The COCOMI is a conglomerate of the United Committee Manipur (UCM), the CCSK, the HERICOUN, the LIPUL etc., while the UNC is the apex Naga body in the state of Manipur.
Addressing a joint press conference on June 5 at Manipur Press Club in Imphal, leaders of the UNC and the COCOMI informed that they had submitted a joint memorandum to chief Minister N Biren Singh on June 4.
“We the civil society organisations of the original native people of Manipur would like to draw your kindly attention to the pressing issue related to the unregulated inflow of migrants and illegal immigrants to Manipur state since 1947 and its threats to the native people territorially, economically and socio-politically,” said the joint memorandum of the UNC and the COCOMI to the chief minister.
The memorandum then said that Manipur has been witnessing influx of “non-native people” for the last many decades and the “menace” is escalating with time.

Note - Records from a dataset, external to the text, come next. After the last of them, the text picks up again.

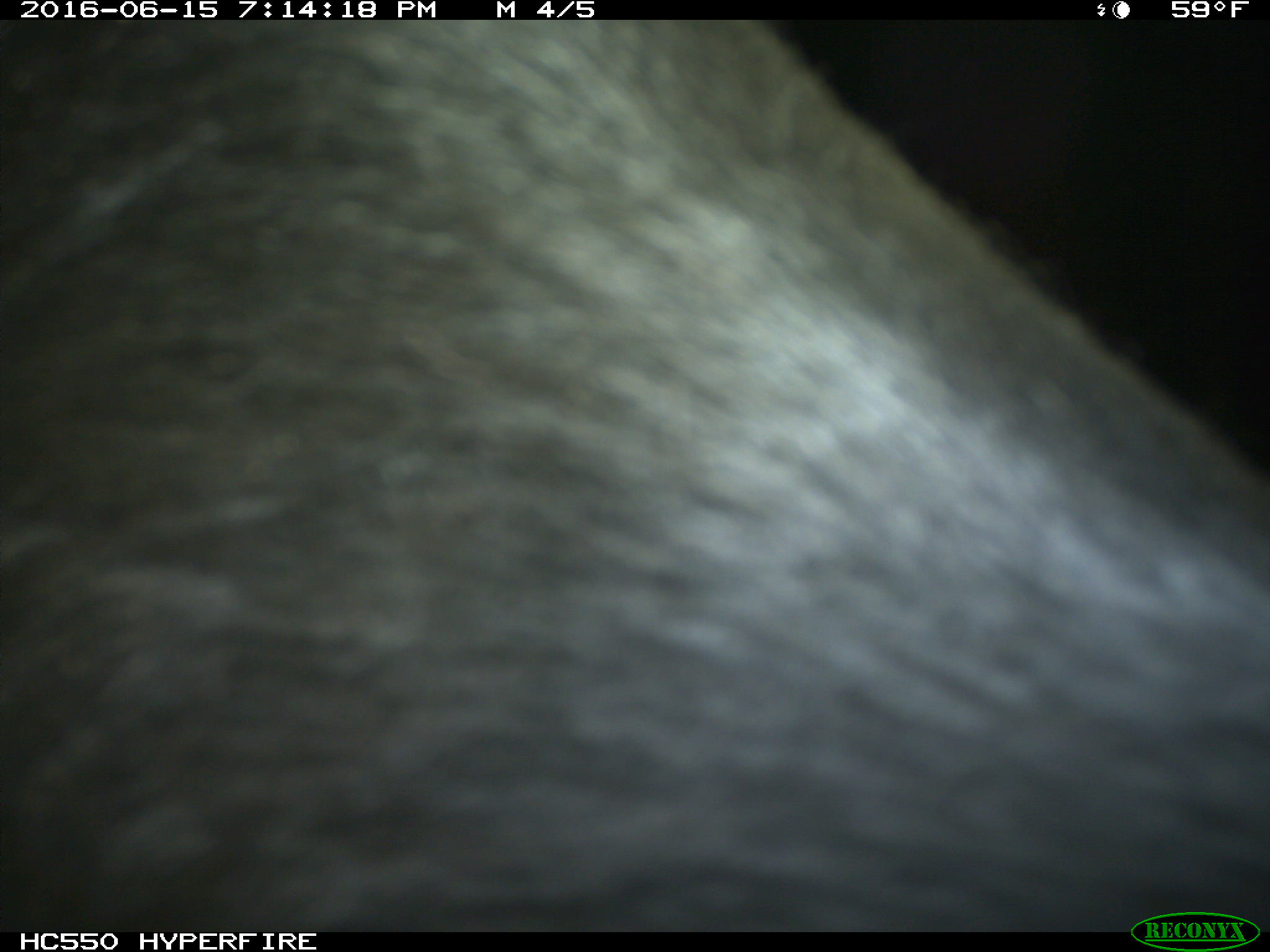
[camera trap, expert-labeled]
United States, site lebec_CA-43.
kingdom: Animalia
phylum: Chordata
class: Mammalia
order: Artiodactyla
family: Bovidae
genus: Bos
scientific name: Bos taurus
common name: domestic cow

The UNC and the COCOMI further said that many of the present “socio-political unrests” in the state are directly or indirectly the consequences of the influx of “migrants and illegal immigrants from neighbouring state/countries, especially Myanmar, Bangladesh and Nepal”.
The memorandum further said that the native people of Manipur can no longer afford to remain silent as this menace has been adversely impacting the future security and well-being of the “original natives”. The UNC and the COCOMI also said that it has adversely impacted the native demography, social order and geographical topography which is often manifested in racial, ethnic, religious and political tensions in the state.
The UNC and the COCOMI then alleged that “these illegal immigrants have not only illegally entered Manipur state but also continuously keep on claiming ownership over the native people’s land”.
“Many unrecognised villages have been mushrooming in some specific hill districts of Manipur in the past few decades and our state government remains as silent spectator,” the memorandum said.
Some points, which were termed as the “most important resolutions”, have been adopted after several rounds of discussion sessions by the “civil society organisations of the native people of Manipur state”.
The first point is to have the National Register of Citizenship (NRC) to scientifically identify the illegal immigrants to push them back and check further illegal infiltration into the state. The second point says that a competent state population commission is highly essential at this juncture to be established by the Manipur government at the earliest.
The memorandum then said that without verification, random village recognition must be stopped and a process of derecognition of illegal and fake villages with a cut-off base year must be put into proper regulation “as it has become a burden and a parasite for the government exchequer and depriving the rightful share of the genuine inhabitants”.
The memorandum then included a chart containing number of villages in districts. The memorandum added that for “the Meiteis and the Naga dominated areas the number of villages remains constant”.